Social searches is also a method simply where readers are sharing amongst themselves different sites that they like, they hate, they’re offended by or ones that they want to use to make a profit. Search engine sharing can be a link, a website or a collection of either that’s shared with the users.
There are also some search sites that will take a compilation of user recommended searches and construct a database so that users can find all of the information that they need all in one tidy location. These are called search directories or web directories in some cases. But the premise that drives the idea is that most all of the information contained within the search directory is information that is derived from input from social results. However, in order for the information or results to be of any value, it has to be accurate, with the information having been verified first.

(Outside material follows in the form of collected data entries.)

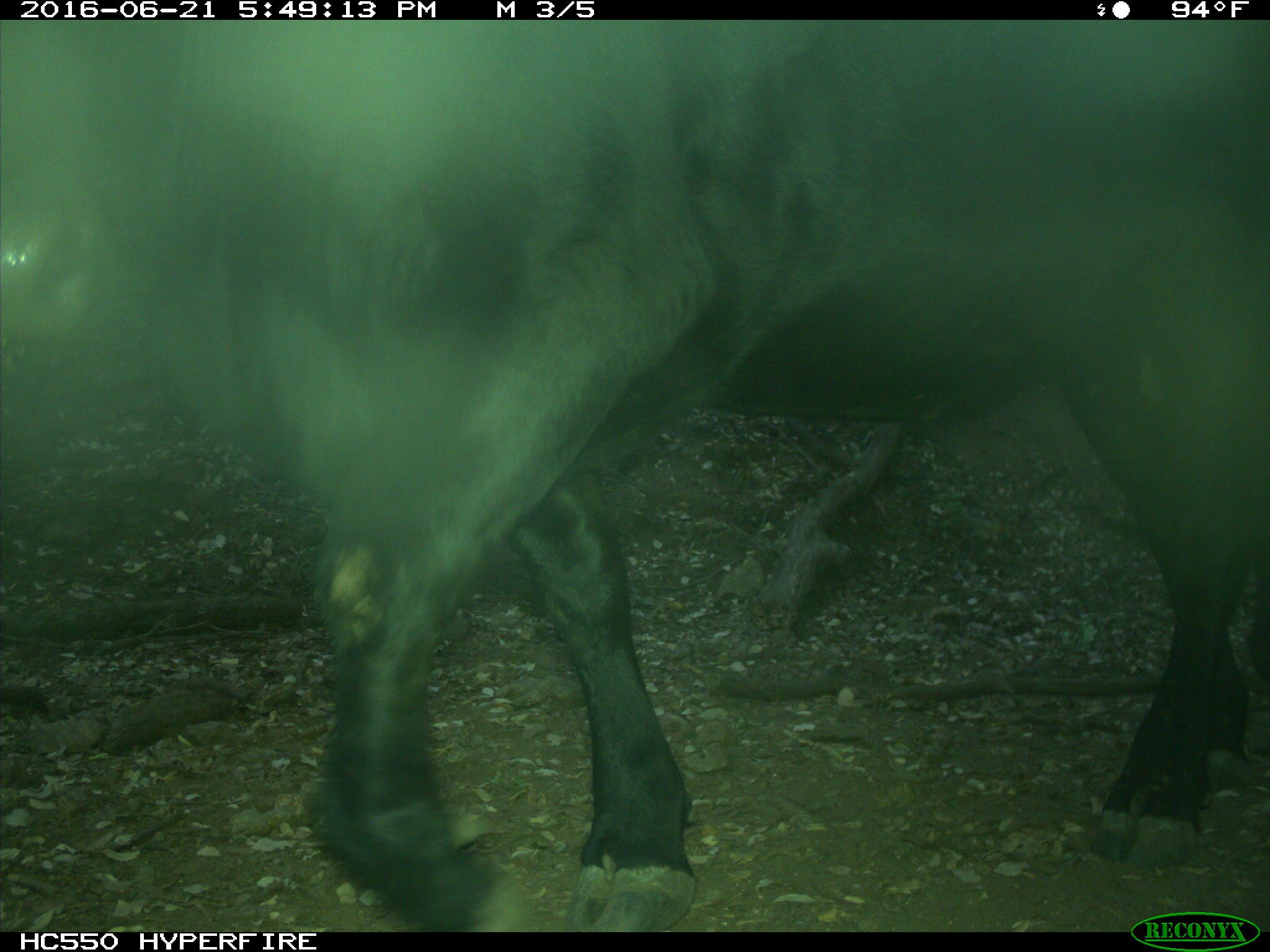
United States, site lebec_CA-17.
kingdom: Animalia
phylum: Chordata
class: Mammalia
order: Artiodactyla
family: Bovidae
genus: Bos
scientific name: Bos taurus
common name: domestic cow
Bos taurus (domestic cow).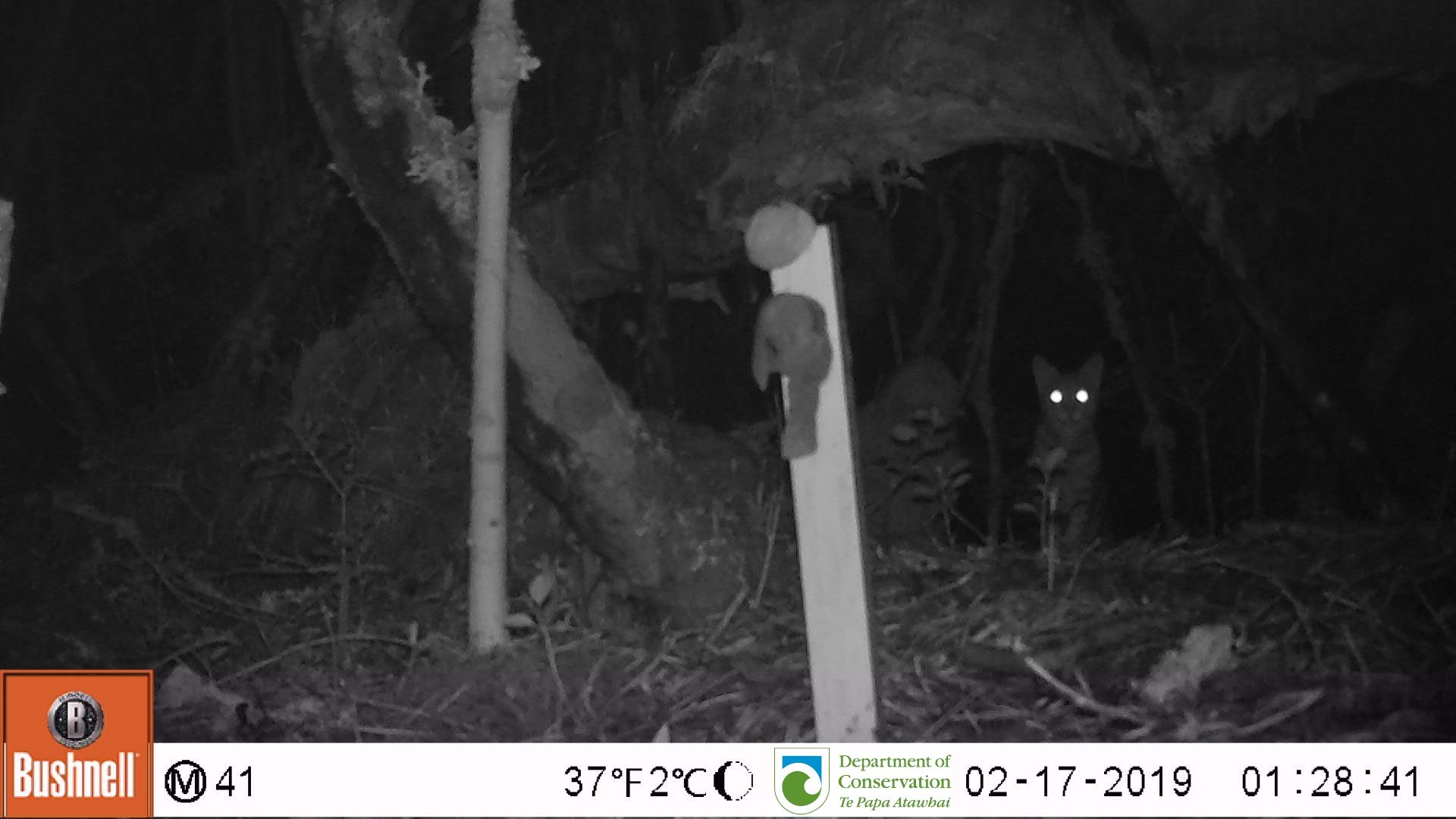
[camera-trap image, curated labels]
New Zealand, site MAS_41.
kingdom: Animalia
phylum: Chordata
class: Mammalia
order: Carnivora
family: Felidae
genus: Felis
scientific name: Felis catus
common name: domestic cat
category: cat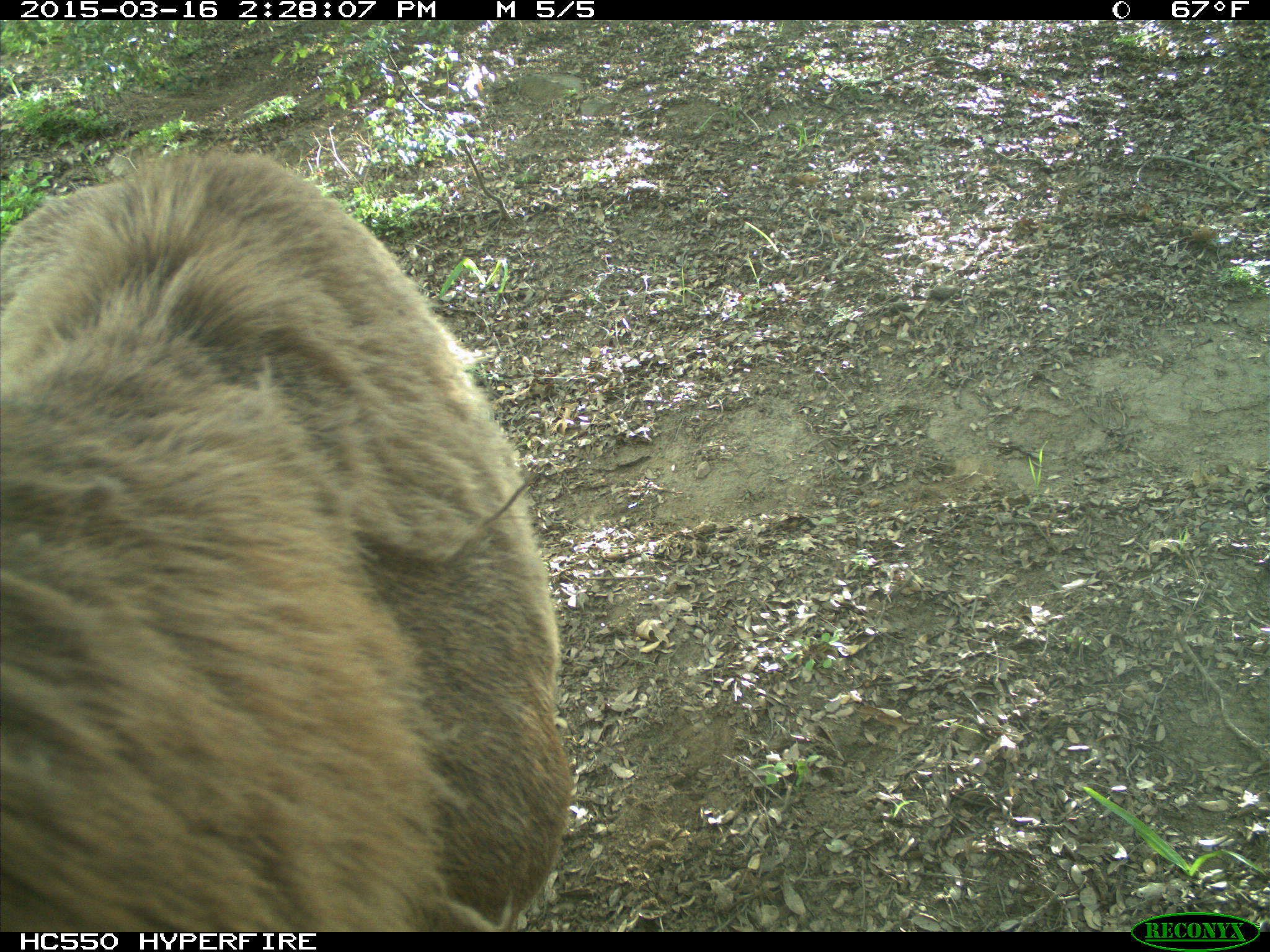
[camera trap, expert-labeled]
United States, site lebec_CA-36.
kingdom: Animalia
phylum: Chordata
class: Mammalia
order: Artiodactyla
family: Cervidae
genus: Cervus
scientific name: Cervus canadensis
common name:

The fact that social searches work so well is generally because the users who either enter the information or those who use the information are doing so with genuine intents. Therefore, this makes the content and data ‘cleaner’ in terms of validity. If there are no other agendas attached to the information compilation, it’s more likely that the sources from which the information originated is more interested in sharing the information for the sake of sharing, rather than what they are going to get from having entered or for suggesting the data.
As the vast internet continues to grow and strengthen, the power of social searches and sharing is going to become even bigger. There are more sites being launched daily and weekly. There are also social networks that are increasing in numbers and growing quickly while attracting more users to their sites. In order for businesses and individuals to get the maximum usage from social searches, it’s a great idea to become a part of it by immersing in it and interacting with the social community. This not only establishes a trust, but it also establishes a long-term business and social relationship that’s sure to last for a long time.